### What is asked
Set all the material down again unchanged, without the pictures.

* Start Data entries *

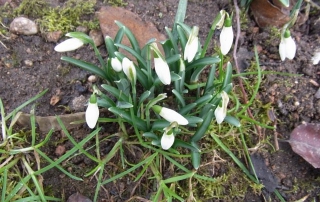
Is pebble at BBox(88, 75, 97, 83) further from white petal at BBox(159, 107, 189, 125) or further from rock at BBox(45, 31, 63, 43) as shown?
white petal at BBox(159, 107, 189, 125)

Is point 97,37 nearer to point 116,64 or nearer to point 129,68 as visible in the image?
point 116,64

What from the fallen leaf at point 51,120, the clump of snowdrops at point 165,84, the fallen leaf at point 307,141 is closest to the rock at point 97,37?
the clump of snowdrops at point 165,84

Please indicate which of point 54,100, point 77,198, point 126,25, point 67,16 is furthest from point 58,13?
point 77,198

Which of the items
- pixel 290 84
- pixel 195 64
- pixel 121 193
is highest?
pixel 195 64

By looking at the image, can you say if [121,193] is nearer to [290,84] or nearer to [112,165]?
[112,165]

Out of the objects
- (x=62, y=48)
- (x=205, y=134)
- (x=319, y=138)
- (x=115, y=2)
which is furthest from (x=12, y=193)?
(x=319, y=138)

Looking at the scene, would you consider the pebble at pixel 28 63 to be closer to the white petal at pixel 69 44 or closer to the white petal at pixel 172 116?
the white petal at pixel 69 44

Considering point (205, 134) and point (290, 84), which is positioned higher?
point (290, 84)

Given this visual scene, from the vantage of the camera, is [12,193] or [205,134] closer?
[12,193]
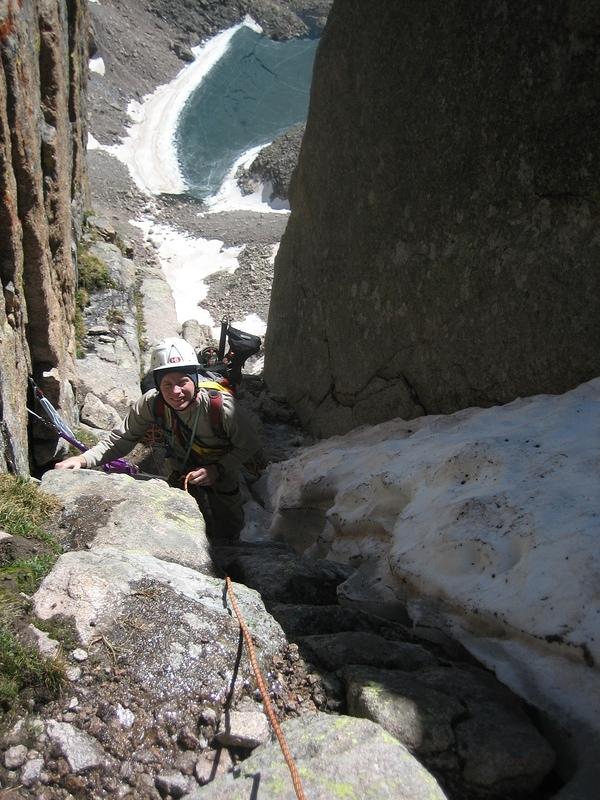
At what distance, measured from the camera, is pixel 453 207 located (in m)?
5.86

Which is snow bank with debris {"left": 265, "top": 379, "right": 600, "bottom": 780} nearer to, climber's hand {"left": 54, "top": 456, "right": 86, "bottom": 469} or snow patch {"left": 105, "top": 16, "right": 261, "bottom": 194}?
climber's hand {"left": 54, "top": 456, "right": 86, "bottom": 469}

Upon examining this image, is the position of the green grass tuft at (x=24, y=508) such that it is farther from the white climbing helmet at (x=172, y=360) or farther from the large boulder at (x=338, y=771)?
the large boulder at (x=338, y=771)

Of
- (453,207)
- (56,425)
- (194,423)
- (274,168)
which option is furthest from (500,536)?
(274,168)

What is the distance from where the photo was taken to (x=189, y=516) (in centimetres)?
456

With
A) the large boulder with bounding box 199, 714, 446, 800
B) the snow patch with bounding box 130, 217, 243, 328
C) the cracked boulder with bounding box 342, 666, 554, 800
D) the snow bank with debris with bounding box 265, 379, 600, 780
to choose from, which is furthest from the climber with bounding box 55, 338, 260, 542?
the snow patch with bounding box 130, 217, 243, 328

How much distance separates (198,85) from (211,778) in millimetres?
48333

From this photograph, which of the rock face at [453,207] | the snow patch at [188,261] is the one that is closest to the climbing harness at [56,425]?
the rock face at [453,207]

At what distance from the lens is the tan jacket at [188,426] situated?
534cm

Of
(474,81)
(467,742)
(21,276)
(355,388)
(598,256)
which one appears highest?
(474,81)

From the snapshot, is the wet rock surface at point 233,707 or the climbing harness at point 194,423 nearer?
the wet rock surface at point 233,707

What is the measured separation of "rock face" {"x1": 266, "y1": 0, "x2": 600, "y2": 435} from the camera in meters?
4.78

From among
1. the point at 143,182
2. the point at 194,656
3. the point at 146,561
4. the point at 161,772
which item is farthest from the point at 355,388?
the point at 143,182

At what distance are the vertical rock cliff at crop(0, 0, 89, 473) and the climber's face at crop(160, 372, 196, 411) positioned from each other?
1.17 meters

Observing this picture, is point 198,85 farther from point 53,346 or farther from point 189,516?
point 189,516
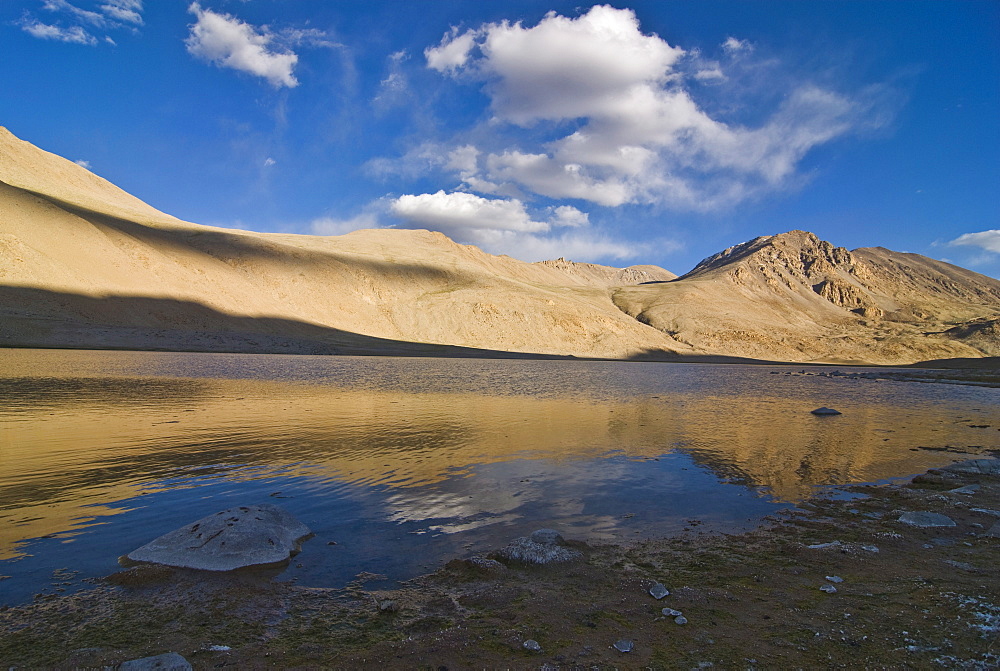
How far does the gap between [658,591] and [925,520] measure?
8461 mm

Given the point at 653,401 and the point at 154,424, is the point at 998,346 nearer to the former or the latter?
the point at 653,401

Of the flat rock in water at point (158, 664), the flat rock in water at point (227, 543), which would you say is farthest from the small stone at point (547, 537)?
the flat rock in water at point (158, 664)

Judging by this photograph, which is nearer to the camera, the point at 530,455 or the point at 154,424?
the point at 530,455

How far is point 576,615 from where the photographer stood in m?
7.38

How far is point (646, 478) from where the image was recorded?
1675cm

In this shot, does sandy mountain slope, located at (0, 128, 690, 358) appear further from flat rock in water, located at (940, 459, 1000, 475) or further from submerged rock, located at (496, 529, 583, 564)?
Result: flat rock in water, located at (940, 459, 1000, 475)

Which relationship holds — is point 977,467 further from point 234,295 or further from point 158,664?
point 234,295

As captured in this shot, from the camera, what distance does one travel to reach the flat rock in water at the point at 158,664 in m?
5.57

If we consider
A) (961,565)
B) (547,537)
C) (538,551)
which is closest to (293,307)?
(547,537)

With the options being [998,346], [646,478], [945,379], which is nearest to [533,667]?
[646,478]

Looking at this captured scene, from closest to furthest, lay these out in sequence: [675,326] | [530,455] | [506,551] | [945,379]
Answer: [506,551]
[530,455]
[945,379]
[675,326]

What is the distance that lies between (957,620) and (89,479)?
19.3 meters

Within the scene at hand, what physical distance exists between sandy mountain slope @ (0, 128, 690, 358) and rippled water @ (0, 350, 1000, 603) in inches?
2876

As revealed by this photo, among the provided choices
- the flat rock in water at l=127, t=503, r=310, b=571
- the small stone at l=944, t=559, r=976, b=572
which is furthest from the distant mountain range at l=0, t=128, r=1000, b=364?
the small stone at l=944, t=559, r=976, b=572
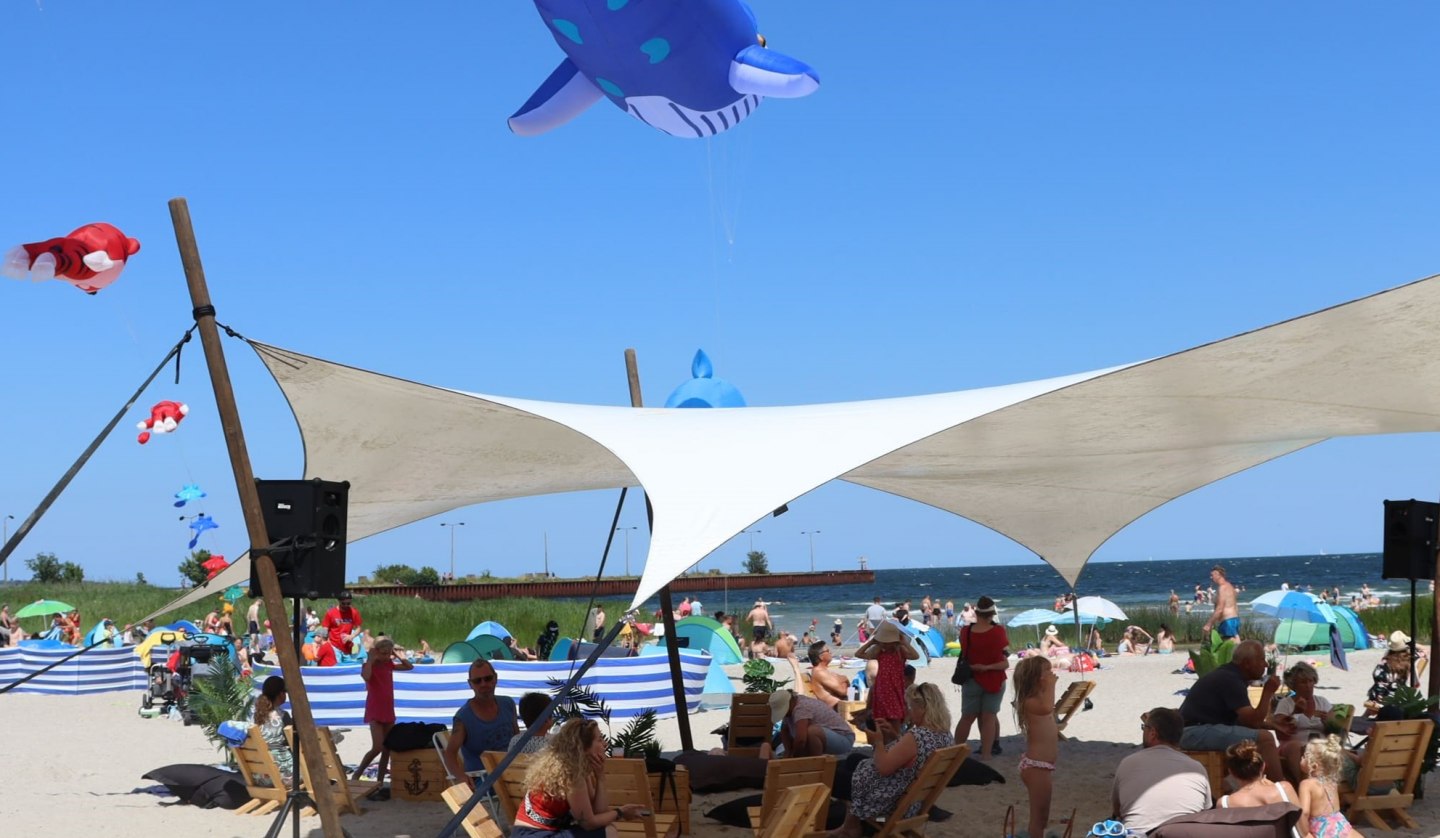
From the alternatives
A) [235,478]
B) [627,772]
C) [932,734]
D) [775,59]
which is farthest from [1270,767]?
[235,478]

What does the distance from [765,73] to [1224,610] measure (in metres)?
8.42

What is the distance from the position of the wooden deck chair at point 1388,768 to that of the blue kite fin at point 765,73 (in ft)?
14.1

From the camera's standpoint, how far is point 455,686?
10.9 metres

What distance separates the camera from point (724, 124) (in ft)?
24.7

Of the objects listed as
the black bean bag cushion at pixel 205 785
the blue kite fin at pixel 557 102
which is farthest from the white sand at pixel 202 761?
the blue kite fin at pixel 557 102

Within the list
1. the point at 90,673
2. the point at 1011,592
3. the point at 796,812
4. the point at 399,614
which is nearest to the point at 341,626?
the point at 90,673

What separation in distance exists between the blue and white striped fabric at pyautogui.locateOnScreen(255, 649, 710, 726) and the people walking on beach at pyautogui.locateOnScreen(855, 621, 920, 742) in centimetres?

* End Data entries *

### Expected output
Is pebble at BBox(88, 75, 97, 83) further from white petal at BBox(159, 107, 189, 125) or further from rock at BBox(45, 31, 63, 43) as shown?
white petal at BBox(159, 107, 189, 125)

Is point 97,37 nearer to point 116,64 or nearer to point 129,68 as visible in the image?
point 116,64

What from the fallen leaf at point 51,120, the clump of snowdrops at point 165,84, the fallen leaf at point 307,141 is closest to the rock at point 97,37?
the clump of snowdrops at point 165,84

Please indicate which of point 54,100, point 77,198, point 126,25, point 67,16 is furthest from point 58,13?
point 77,198

Which of the items
- pixel 290 84
- pixel 195 64
- pixel 121 193
is highest?
pixel 195 64

By looking at the image, can you say if [121,193] is nearer to [290,84] or nearer to [112,165]?
[112,165]

Out of the objects
- (x=62, y=48)
- (x=205, y=134)
- (x=319, y=138)
- (x=115, y=2)
which is furthest from (x=12, y=193)?
(x=319, y=138)

Looking at the scene, would you consider the pebble at pixel 28 63 to be closer to the white petal at pixel 69 44 or closer to the white petal at pixel 172 116?
the white petal at pixel 69 44

Considering point (205, 134) and point (290, 84), which is positioned higher?
point (290, 84)

Given this visual scene, from the vantage of the camera, is [12,193] or [205,134] closer?
[12,193]
At what distance, measured from the camera, is pixel 453 207 located (in m)?
5.86

Which is snow bank with debris {"left": 265, "top": 379, "right": 600, "bottom": 780} nearer to, climber's hand {"left": 54, "top": 456, "right": 86, "bottom": 469} or snow patch {"left": 105, "top": 16, "right": 261, "bottom": 194}?
climber's hand {"left": 54, "top": 456, "right": 86, "bottom": 469}

Upon examining this image, is the position of the green grass tuft at (x=24, y=508) such that it is farther from the white climbing helmet at (x=172, y=360) or farther from the large boulder at (x=338, y=771)?
the large boulder at (x=338, y=771)

Of
- (453,207)
- (56,425)
- (194,423)
- (274,168)
which option is furthest from (500,536)?
(274,168)

What is the distance from where the photo was taken to (x=189, y=516) (in centimetres)?
456

With
A) the large boulder with bounding box 199, 714, 446, 800
B) the snow patch with bounding box 130, 217, 243, 328
C) the cracked boulder with bounding box 342, 666, 554, 800
D) the snow bank with debris with bounding box 265, 379, 600, 780
to choose from, which is furthest from the climber with bounding box 55, 338, 260, 542?
the snow patch with bounding box 130, 217, 243, 328

How much distance separates (198,85) from (211,778) in millimetres?
48333

From this photograph, which of the rock face at [453,207] | the snow patch at [188,261] is the one that is closest to the climbing harness at [56,425]?
the rock face at [453,207]

At what distance from the lens is the tan jacket at [188,426] situated?
534cm

Of
(474,81)
(467,742)
(21,276)
(355,388)
(598,256)
which one appears highest?
(474,81)

From the snapshot, is the wet rock surface at point 233,707 or the climbing harness at point 194,423 nearer?
the wet rock surface at point 233,707

What is the measured separation of "rock face" {"x1": 266, "y1": 0, "x2": 600, "y2": 435} from the camera in meters?
4.78

From among
1. the point at 143,182
2. the point at 194,656
3. the point at 146,561
4. the point at 161,772
which item is farthest from the point at 355,388?
the point at 143,182

At what distance are the vertical rock cliff at crop(0, 0, 89, 473) and the climber's face at crop(160, 372, 196, 411) positioned from each other?
1.17 meters

Observing this picture, is point 198,85 farther from point 53,346 or farther from point 189,516?
point 189,516
How far does the gap between [658,591] and [925,520] measure?
8461 mm

Given the point at 653,401 and the point at 154,424, is the point at 998,346 nearer to the former or the latter?
the point at 653,401

Of the flat rock in water at point (158, 664), the flat rock in water at point (227, 543), which would you say is farthest from the small stone at point (547, 537)?
the flat rock in water at point (158, 664)

Judging by this photograph, which is nearer to the camera, the point at 530,455 or the point at 154,424?
the point at 530,455

How far is point 576,615 from where the photographer stood in m?
7.38

How far is point (646, 478) from where the image was recorded?
1675cm

In this shot, does sandy mountain slope, located at (0, 128, 690, 358) appear further from flat rock in water, located at (940, 459, 1000, 475) or further from submerged rock, located at (496, 529, 583, 564)?
Result: flat rock in water, located at (940, 459, 1000, 475)

Which relationship holds — is point 977,467 further from point 234,295 or further from point 158,664?
point 234,295

As captured in this shot, from the camera, what distance does one travel to reach the flat rock in water at the point at 158,664 in m?
5.57

If we consider
A) (961,565)
B) (547,537)
C) (538,551)
which is closest to (293,307)?
(547,537)

With the options being [998,346], [646,478], [945,379], which is nearest to [533,667]?
[646,478]

Looking at this captured scene, from closest to furthest, lay these out in sequence: [675,326] | [530,455] | [506,551] | [945,379]
Answer: [506,551]
[530,455]
[945,379]
[675,326]

What is the distance that lies between (957,620) and (89,479)?
19.3 meters

Within the scene at hand, what physical distance exists between sandy mountain slope @ (0, 128, 690, 358) and rippled water @ (0, 350, 1000, 603) in inches?
2876

As revealed by this photo, among the provided choices
- the flat rock in water at l=127, t=503, r=310, b=571
- the small stone at l=944, t=559, r=976, b=572
which is furthest from the distant mountain range at l=0, t=128, r=1000, b=364?
the small stone at l=944, t=559, r=976, b=572
From the alternatives
A) [235,478]
B) [627,772]
C) [932,734]
D) [775,59]
which is farthest from [1270,767]?
[235,478]

What does the distance from [765,73] to [1224,610] measure (in metres)?
8.42

What is the distance from the position of the wooden deck chair at point 1388,768 to that of the blue kite fin at point 765,73 (in ft)?
14.1

From the camera's standpoint, how far is point 455,686?
10.9 metres

What distance separates the camera from point (724, 124) (in ft)?
24.7

Of the objects listed as
the black bean bag cushion at pixel 205 785
the blue kite fin at pixel 557 102
which is farthest from the white sand at pixel 202 761?
the blue kite fin at pixel 557 102

Within the list
1. the point at 90,673
2. the point at 1011,592
3. the point at 796,812
4. the point at 399,614
which is nearest to the point at 341,626?
the point at 90,673

What separation in distance exists between the blue and white striped fabric at pyautogui.locateOnScreen(255, 649, 710, 726) and the people walking on beach at pyautogui.locateOnScreen(855, 621, 920, 742) in centimetres?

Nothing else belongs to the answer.